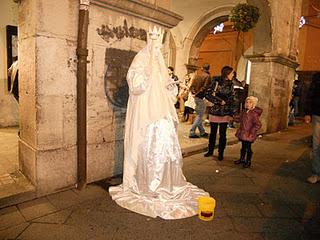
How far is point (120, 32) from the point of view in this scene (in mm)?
4090

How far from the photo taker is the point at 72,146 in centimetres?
370

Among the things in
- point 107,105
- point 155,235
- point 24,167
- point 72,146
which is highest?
point 107,105

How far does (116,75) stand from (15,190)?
206 cm

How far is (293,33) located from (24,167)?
995 centimetres

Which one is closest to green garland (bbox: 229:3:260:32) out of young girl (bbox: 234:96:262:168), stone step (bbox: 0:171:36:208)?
young girl (bbox: 234:96:262:168)

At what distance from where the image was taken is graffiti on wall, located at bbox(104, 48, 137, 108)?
4004 mm

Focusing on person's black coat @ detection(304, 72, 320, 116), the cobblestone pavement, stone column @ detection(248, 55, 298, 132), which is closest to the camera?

- [What the exercise asks] Reproduce all of the data above word for word, omitting the pictures.

- [Exercise answer]
How far is point (120, 32) from the point of view in this scene (in mm)?
4090

How far from the photo taker is the point at 72,146 in centimetres?
370

Among the things in
- point 107,105
- point 155,235
- point 24,167
- point 72,146
which is highest?
point 107,105

How far does (116,75) stand from (15,190)?
206 cm

How far is (293,33) located from (24,167)?
995 centimetres

Which one is closest to green garland (bbox: 229:3:260:32) out of young girl (bbox: 234:96:262:168), stone step (bbox: 0:171:36:208)?
young girl (bbox: 234:96:262:168)

At what distance from where the image was taken is graffiti on wall, located at bbox(104, 48, 137, 108)?
4004 mm

Focusing on person's black coat @ detection(304, 72, 320, 116), the cobblestone pavement, stone column @ detection(248, 55, 298, 132), which is closest to the camera?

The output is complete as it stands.